Optimization help

Accelerated Computing CUDA CUDA Programming and Performance
1

Hi, I decided to go back to basics and write a simple program to find the mean of a vector of numbers. I figured this would be a good way to learn. I’m finding that my GPU version of the code runs ~3x slower than the host version, primarily due to the cost of copying data from the host to the device. I’m not sure if there is anyway to get around this, or whether I am actually using cudaMallocPitch() correctly.
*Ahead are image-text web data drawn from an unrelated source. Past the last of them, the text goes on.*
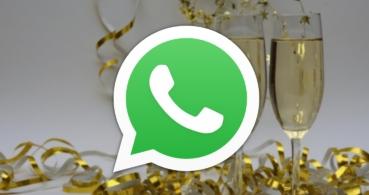 WhatsApp bate récords: 1.400 millones de llamadas y videollamadas en Año Nuevo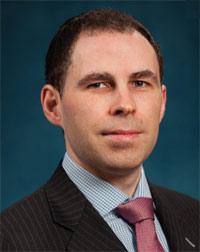 Aidan Shevlin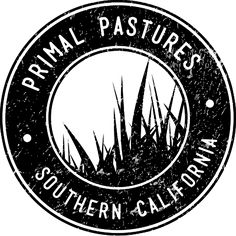 Primal Pastures- truly free range and humanely raised live stock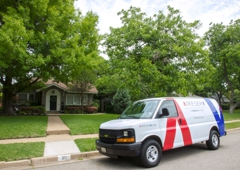 Aire Serv Heating & Air Conditioning - Marrero, LA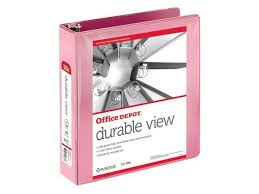 2in Binder Office Depot Nonstick Round Ring View Binder 2in Rings 100 Recycled Pink Od06618 Newegg Com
My algorithm is to divide the data into DATA_PER_THREAD sized chunks, and find the average of those chunks in parallel across a set of THREADS_PER_BLOCK threads running in a block. The average of each thread’s data is written to shared memory. Then each block writes the average of this temporary shared memory result to a global block_avg array. The host program then takes the average of the block_avg array to find the average of the entire data set.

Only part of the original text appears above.